◆ TASKS FOR THIS EXERCISE:
(a) Sum up the news piece on the light-responsive material in two sentences.
(b) List every institution named in the news piece on the light-responsive material as part of the research team.
(c) According to the news piece on the light-responsive material, in which journal did the team publish its recent paper?

◆ EXERCISE PASSAGE:

Researchers from Harvard's School of Engineering and Applied Sciences developed a new material that may pave the way for light-based computing.
Researchers from Harvard's School of Engineering and Applied Sciences developed a new material that may pave the way for light-based computing. By Mia B. Frothingham
By Brie K. Buchanan, Crimson Staff Writer

A team of researchers from Harvard’s School of Engineering and Applied Sciences, McMaster University, and University of Pittsburgh discovered a new material that can exhibit chemical and mechanical responses to light — paving the way for computing to be executed with only beams of light rather than hard materials.

At the heart of the team’s work is a unique type of hydrogel, according to a recent paper the team published in Proceedings of the National Academy of Sciences. Hydrogels are non-linear optical materials, a class of materials that change when they interact with light.

Interaction with light alters how the light propagates through the material, according to SEAS graduate student Amos Meeks, a co-author of the paper.

◆ SUPPLIED INFORMATION:
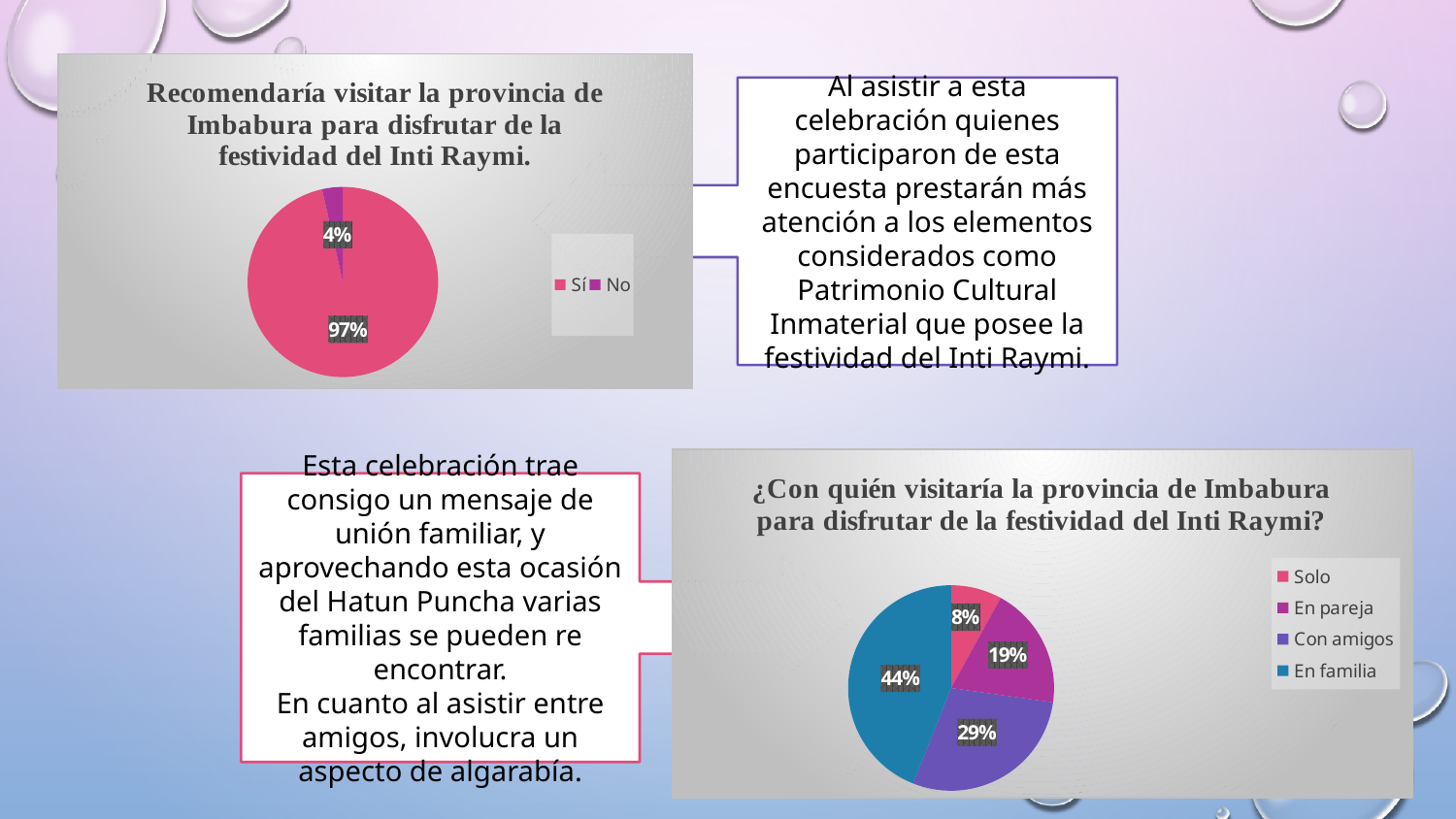
In the bottom-right chart titled "¿Con quién visitaría la provincia de Imbabura...?", which category has the smallest share? Solo In the bottom-right chart titled "¿Con quién visitaría la provincia de Imbabura...?", how many categories does the legend list? 4 In the bottom-right chart titled "¿Con quién visitaría la provincia de Imbabura...?", what percentage is shown for Solo? 8% What kind of chart is the top-left chart titled "Recomendaría visitar la provincia de Imbabura..."? Pie chart In the top-left chart titled "Recomendaría visitar la provincia de Imbabura...", what percentage answered Sí? 97% In the bottom-right chart titled "¿Con quién visitaría la provincia de Imbabura...?", which is larger, Con amigos or En pareja? Con amigos In the bottom-right chart titled "¿Con quién visitaría la provincia de Imbabura...?", what is the difference in percentage points between En familia and En pareja? 25 In the bottom-right chart titled "¿Con quién visitaría la provincia de Imbabura...?", what percentage is shown for En familia? 44% In the top-left chart titled "Recomendaría visitar la provincia de Imbabura...", what percentage answered No? 4% In the bottom-right chart titled "¿Con quién visitaría la provincia de Imbabura...?", what percentage is shown for Con amigos? 29% In the top-left chart titled "Recomendaría visitar la provincia de Imbabura...", which response has the largest share? Sí In the top-left chart titled "Recomendaría visitar la provincia de Imbabura...", how many entries does the legend list? 2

◆ ANSWERS FOR THIS EXERCISE:
(a) Researchers from Harvard's School of Engineering and Applied Sciences, McMaster University, and the University of Pittsburgh discovered a new material with chemical and mechanical responses to light, which could let computing run on beams of light alone. The material is a unique type of hydrogel, a non-linear optical material that changes when it interacts with light and alters how light travels through it.

(b) Harvard's School of Engineering and Applied Sciences, McMaster University, University of Pittsburgh

(c) Proceedings of the National Academy of Sciences